I know California’s Central Valley towns have had very high foreclosures for a while. It used to be said you saved several thousand dollars in house prices every mile you went out of San Francisco. I wonder if the foreclosure rates show a similar pattern, and if the other big cities — LA, Sacramento, San Diego — would have similar circles.
March 2nd, 2009 at 1:58 pm
“However, if you look in marginal areas of top-shelf cities, you will likely find foreclosure rates that gradually approach the average of the dead-end parts of the country.”
Did you read the article? Foreclosure rates are *higher* in the “marginal areas of top-shelf cities” than in “the dead-end parts of the country.” Not “gradually approaching.”
“Also a high rate in Clark County, Washington a Portland suburb across the Columbia River which doesn’t have Oregon’s land use laws that limited overbuilding.”
The land use laws also pushed up prices and pushed people out to the areas without them. The land use laws helped cause the bubble, see for example Ed Glaeser’s research. Restricting supply means that when demand changes, prices change more sharply rather than the supply increasing.
In general, these “top-shelf cities” restricted building. This raised up prices, and also pushed people farther out into suburbs to find housing. These suburbs generally allowed more building. The suburb pricing reflected the center city pricing at first, probably influenced by the psychology of people coming from areas with more expensive housing who couldn’t believe the “deals” that they were getting.
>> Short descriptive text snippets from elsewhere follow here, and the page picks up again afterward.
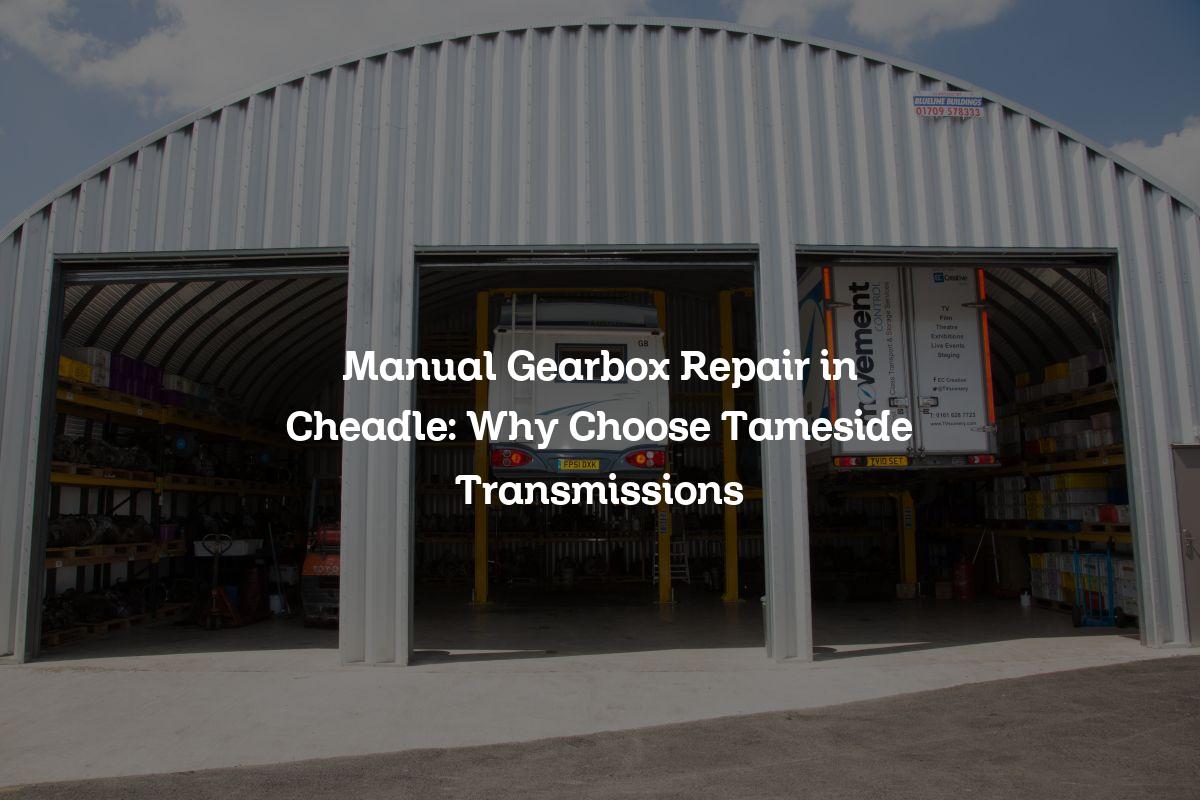 Manual Gearbox Repair in Cheadle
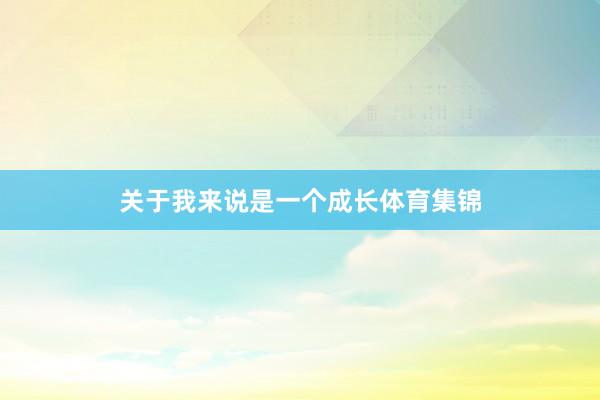 关于我来说是一个成长体育集锦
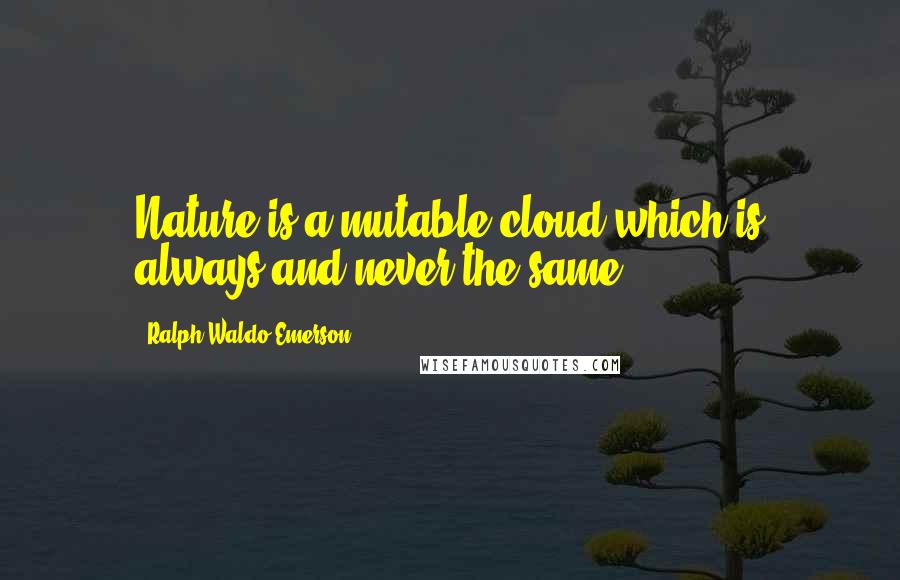 Ralph Waldo Emerson Quotes: Nature is a mutable cloud which is always and never the same.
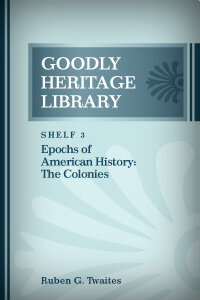 Epochs of American History: The Colonies
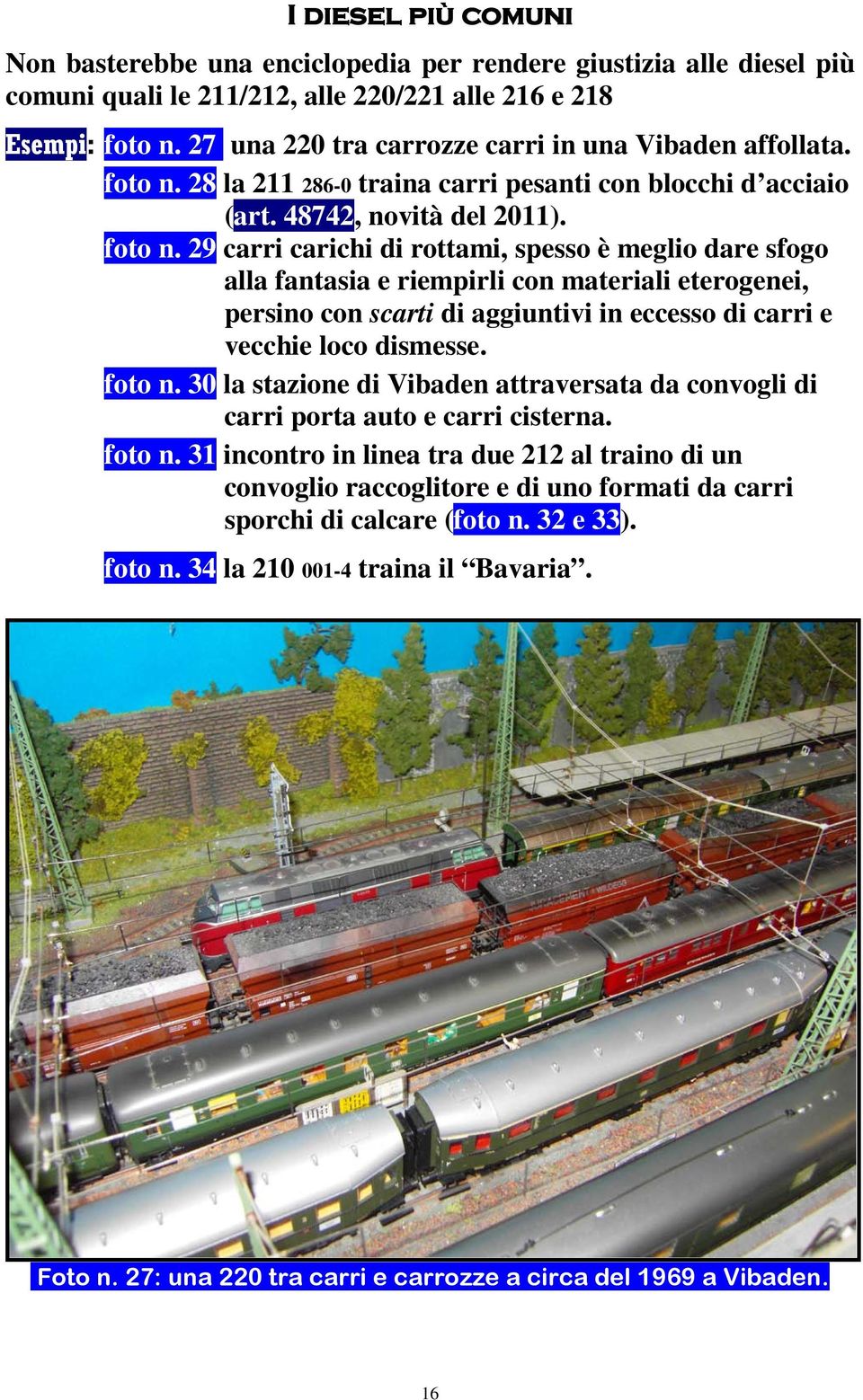 28 la 211 286-0 traina carri pesanti con blocchi d acciaio (art. 48742, novità del 2011). foto n.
But many of the people settling in the outer exurbs were doing just that– “settling.” They were unable to afford a house in a more convenient location. Now that prices have dropped some, they can, so the outer exurbs have become more popular. Combine that with generally lower incomes for people that had to go farther out to get their standard dream house and it’s no surprise that those areas are having foreclosures first.
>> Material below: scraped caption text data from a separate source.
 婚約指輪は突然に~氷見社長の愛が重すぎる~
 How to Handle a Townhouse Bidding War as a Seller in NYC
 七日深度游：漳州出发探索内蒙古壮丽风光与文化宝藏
If the land use laws in these super-star cities actually encouraging increasing density and making the cities liveable, that would be one thing. But in a lot of places, like in Georgetown in DC, the land-use laws and zoning are just about preventing building, while preserving the low density pockets in the central city for the wealthy who can afford them.
Making housing unaffordable and pushing people out into rural areas to buy a house is not a solution to the bubble; it exacerbates it. That some of these wealthiest areas don’t bear the brunt of their own policies (since they can still afford to live there) doesn’t justify it.
Areas like Dallas, Houston, Charlotte, and Raleigh were fast-growing, but didn’t see a bubble in house prices nor the foreclosures we’re seeing now.
March 2nd, 2009 at 4:11 pm
The majority of the people who really overextended themselves (except in Miami) wanted two things: Big and Cheap. These properties are only found in the exurbs. The demand created boom towns with absurd price inflation. These houses have little value because of poor locations, infrastructure and commute times.
Inner-city foreclosures are likely minorities who fell victim to predatory lenders (or simply didn’t read/understand the fine print). Their problem is not so much a decline in value, but ruinous interest rates. This is easier to deal with because the value of the underlying asset has not dropped as precipitously. 10 to 15 percent is one thing, 30 to 40 percent is another.
One could conjecture that creative class individuals in the inner cities, being better educated, were more prudent with their mortgages. I have no data to back this up, but it would be interesting to investigate.